/ 03.06.2013
Samuel P. Huntington
Der Kampf der Kulturen. The Clash of Civilizations. Die Neugestaltung der Weltpolitik im 21. Jahrhundert
München/Wien: Europaverlag 1996; 584 S.; 68,- DM; ISBN 3-203-78001-1Die Theorie der internationalen Politik dient dazu, Erklärungsmuster zu liefern, um die Komplexität der Realität sozialer Beziehungen begreif- und analysierbar zu machen. Vereinfachungen sind dabei nicht nur unumgänglich, sondern sogar wünschenswert. Das einzige Kriterium für die Brauchbarkeit einer Theorie ist ihre Fähigkeit, die Wirklichkeit zu erklären. Deshalb ist eine Theorie auch nur so lange sinnvoll, bis eine andere aufgestellt wird, die mehr erklärt.
Letzteres ist die Absicht des renommierten Professors der Harvard-Universität, Samuel Huntington. Basierend auf der allgemeingültigen Erkenntnis, daß soziale Gruppierungen dazu neigen, sich gegenüber anderen Gruppierungen abzugrenzen, entwickelt Huntington die These, daß diese Tendenz nach dem Ende der bipolaren Struktur des internationalen Systems im Ost-West-Konflikt nun zur Hauptursache für Konflikte und Kriege in der Welt geworden ist. Ausdrücklich möchte er mit seinem Buch "eine Art vereinfachter Landkarte der Realität, eine Theorie, ein Konzept, ein Modell, ein Paradigma" bieten (29).
Der Kern seines Gedankengebäudes ist die Feststellung, daß in der Welt nach dem Kalten Krieg "die wichtigsten Unterscheidungen zwischen den Völkern nicht mehr ideologischer, politischer oder ökonomischer Art" (21) sind. Die Menschen besinnen sich vielmehr wieder stärker auf Kulturen als identitätsstiftende Faktoren. Dementsprechend sieht Huntington die Hauptkonfliktlinien und potentiellen Krisenherde nun auch an den Bruchstellen, an denen verschiedene Kulturkreise aufeinander stoßen. Als wichtigste Kulturkreise identifiziert er den sinischen (China und die chinesischen Gemeinschaften außerhalb Chinas), den japanischen, den hinduistischen, den islamischen, den westlichen und den lateinamerikanischen.

--*--

_AUFGABE_. Schreiben Sie die Besprechung von Huntingtons Buch „Der Kampf der Kulturen“ im Anschluss an ihren letzten Satz weiter.

--*--

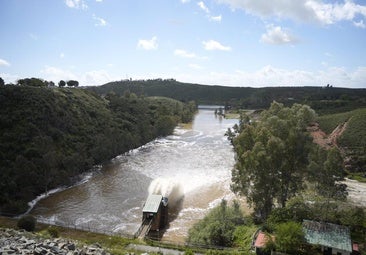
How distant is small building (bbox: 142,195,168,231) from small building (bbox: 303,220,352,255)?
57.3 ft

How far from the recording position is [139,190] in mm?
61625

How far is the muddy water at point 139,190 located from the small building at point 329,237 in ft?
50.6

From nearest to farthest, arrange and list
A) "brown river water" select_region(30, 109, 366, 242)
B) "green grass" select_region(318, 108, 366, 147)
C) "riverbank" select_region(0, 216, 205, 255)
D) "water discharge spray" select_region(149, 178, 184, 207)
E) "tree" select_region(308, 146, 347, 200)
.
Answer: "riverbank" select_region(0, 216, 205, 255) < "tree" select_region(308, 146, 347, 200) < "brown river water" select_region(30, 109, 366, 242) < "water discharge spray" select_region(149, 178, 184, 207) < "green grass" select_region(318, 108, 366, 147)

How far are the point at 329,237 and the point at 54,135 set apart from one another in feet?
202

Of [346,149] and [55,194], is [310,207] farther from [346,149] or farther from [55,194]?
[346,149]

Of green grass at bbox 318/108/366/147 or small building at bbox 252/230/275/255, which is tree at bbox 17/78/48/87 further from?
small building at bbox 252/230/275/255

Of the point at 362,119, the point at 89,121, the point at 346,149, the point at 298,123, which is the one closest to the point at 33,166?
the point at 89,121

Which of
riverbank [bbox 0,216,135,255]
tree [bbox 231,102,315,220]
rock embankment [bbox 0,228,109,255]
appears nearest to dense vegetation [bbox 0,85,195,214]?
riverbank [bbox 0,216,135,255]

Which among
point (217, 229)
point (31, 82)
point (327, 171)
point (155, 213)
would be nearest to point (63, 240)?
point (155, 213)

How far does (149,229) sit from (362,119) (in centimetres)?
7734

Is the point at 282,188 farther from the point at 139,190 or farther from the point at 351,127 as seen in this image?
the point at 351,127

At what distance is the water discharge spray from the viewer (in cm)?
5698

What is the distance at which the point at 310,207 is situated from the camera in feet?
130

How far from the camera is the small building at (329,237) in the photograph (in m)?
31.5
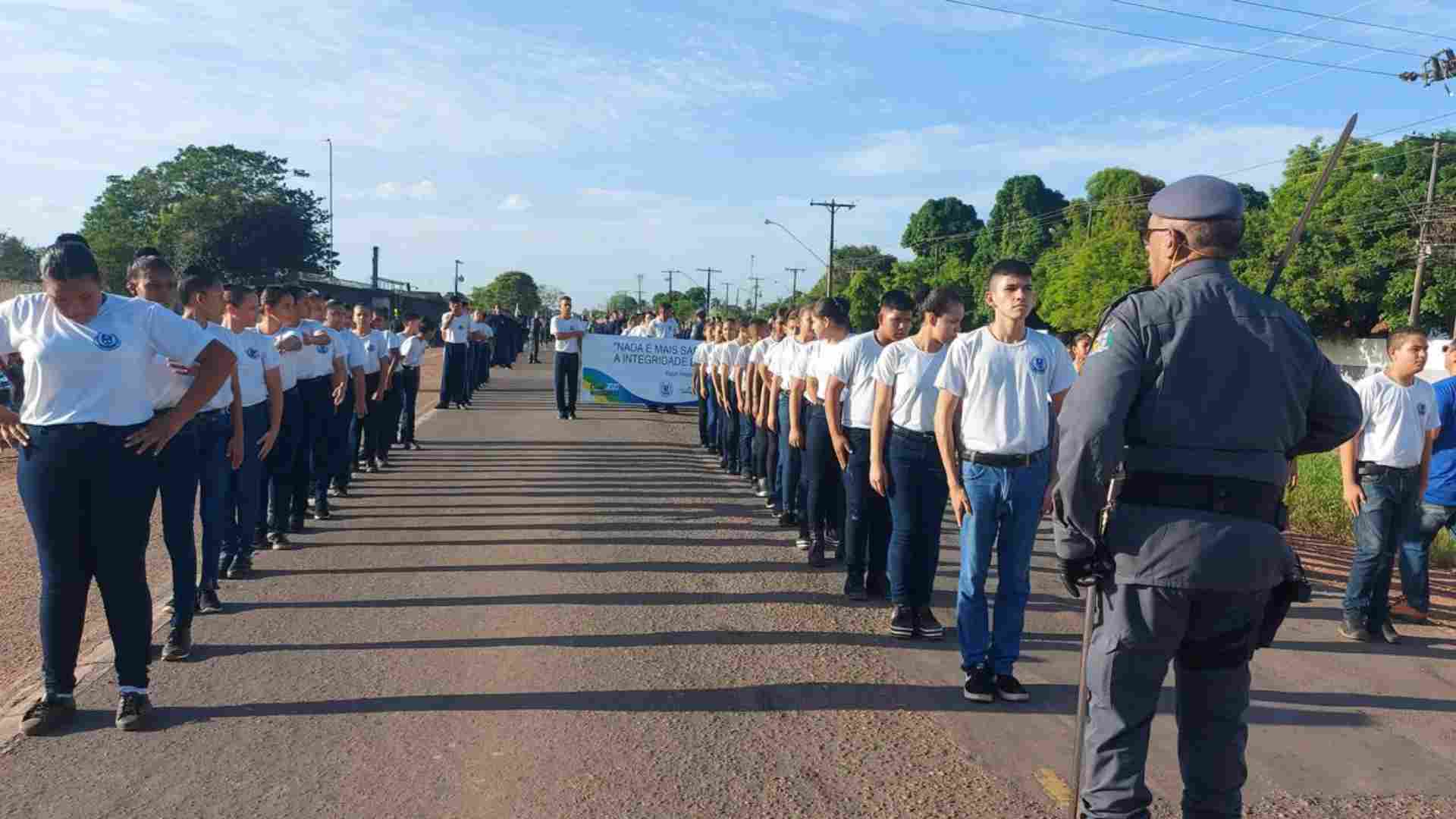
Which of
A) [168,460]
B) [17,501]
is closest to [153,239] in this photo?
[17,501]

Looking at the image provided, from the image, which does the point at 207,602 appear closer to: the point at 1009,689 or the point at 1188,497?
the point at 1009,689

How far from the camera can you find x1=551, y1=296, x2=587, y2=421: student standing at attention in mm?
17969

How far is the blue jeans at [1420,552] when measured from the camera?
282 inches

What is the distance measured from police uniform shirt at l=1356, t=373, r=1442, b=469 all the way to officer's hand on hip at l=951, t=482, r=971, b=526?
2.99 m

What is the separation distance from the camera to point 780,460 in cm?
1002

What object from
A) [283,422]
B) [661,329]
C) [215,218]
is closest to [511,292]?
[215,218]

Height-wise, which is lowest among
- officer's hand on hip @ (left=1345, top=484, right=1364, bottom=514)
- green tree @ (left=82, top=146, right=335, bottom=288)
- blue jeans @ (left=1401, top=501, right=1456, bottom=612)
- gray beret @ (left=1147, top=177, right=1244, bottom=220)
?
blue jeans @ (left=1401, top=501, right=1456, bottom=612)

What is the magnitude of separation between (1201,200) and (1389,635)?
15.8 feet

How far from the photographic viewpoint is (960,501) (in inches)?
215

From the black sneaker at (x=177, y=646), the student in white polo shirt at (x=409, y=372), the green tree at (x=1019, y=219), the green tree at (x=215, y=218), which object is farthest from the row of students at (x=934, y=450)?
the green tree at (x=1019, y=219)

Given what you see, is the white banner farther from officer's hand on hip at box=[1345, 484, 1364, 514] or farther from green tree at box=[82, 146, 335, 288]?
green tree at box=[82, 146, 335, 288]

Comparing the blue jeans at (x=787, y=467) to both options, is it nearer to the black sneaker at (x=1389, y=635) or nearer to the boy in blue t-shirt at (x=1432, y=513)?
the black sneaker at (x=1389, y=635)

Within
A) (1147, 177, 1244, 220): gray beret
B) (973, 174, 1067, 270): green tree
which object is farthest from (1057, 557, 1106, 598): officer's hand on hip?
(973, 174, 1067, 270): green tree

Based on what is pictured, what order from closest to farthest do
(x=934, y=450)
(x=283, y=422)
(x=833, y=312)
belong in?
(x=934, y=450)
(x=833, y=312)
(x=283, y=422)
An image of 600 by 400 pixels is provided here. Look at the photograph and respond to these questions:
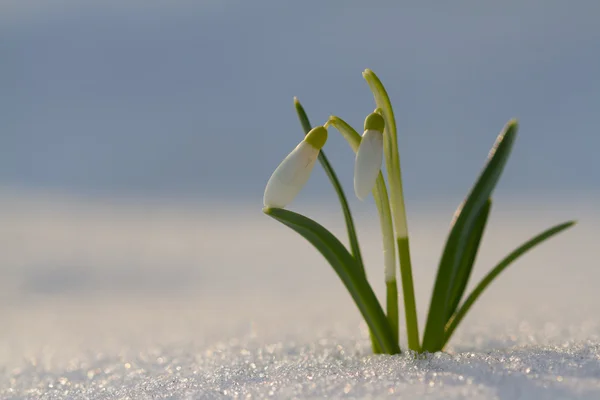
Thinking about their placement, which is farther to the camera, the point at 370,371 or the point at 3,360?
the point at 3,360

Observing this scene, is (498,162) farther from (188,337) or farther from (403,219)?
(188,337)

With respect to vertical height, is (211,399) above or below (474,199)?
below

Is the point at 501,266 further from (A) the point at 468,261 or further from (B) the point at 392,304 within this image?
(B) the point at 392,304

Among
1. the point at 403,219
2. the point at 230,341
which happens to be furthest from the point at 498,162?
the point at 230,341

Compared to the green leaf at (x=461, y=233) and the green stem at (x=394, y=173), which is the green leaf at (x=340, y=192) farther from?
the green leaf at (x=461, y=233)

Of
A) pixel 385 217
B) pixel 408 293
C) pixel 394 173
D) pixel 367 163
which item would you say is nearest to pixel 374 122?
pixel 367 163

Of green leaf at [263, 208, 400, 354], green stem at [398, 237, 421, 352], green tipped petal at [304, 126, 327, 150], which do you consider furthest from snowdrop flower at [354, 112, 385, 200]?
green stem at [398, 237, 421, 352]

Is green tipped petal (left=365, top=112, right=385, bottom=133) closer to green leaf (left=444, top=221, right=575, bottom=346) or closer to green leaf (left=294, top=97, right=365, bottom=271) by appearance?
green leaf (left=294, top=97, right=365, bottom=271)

--*--

_ANTWORT_.
Diese Unterteilung hatte schon nach der Publikation des aufsehenerregenden Artikels "The Clash of Civilizations?" in der Zeitschrift Foreign Affairs im Jahre 1993 zu Kritik geführt. Auch im Buch gelingt es dem Autor nicht, beispielsweise die Unterscheidung in lateinamerikanischen und westlichen Kulturkreis plausibler zu machen. Auch die daraus entwickelte Prognose, daß zwischen diesen Kulturkreisen unausweichlich große Konflikte zu erwarten sind, hat nach über 500 Seiten gegenüber dem ursprünglichen Aufsatz nichts an Überzeugungskraft gewonnen. Zwar legt Huntington eine beeindruckende Vielfalt an Informationen vor, die seine Thesen belegen sollen, aber der Ansatz, daß künftige Konflikte einem universellen, kulturell geprägten Muster folgen werden, gibt dem Faktor Kultur ein zu großes Gewicht. Auch wenn die Menschen sich stärker auf ihre kulturelle Identität besinnen, so folgt daraus noch lange nicht, daß politische Institutionen, wie der Staat oder die internationalen Organisationen daraus entstehende Konflikte nicht durch verstärkte Kooperation lösen könnten. Auch die Tatsache, daß sich das Machtstreben von Staaten selbst hinter einer kulturell verbrämten Ideologie verstecken kann, wird viel zu wenig beachtet. Auffällig ist dies insbesonders bei Huntingtons Interpretation des Bosnien-Krieges. Das Szenario einer muslimischen Solidarisierung, das Huntington ausmalt, um seine These von der Unvereinbarkeit islamischer und westlicher Kultur zu untermauern, ignoriert völlig, daß nicht die religiösen Unterschiede, sondern vielmehr das Machtstreben von politischen Gruppierungen und Intellektuellen am Anfang stand. Überhaupt sieht Huntington das größte Unheil für den Westen aus dem islamischen Kulturkreis kommen, vor allem jedoch von einer islamisch-konfuzianischen Allianz aus Pakistan, China und dem Iran.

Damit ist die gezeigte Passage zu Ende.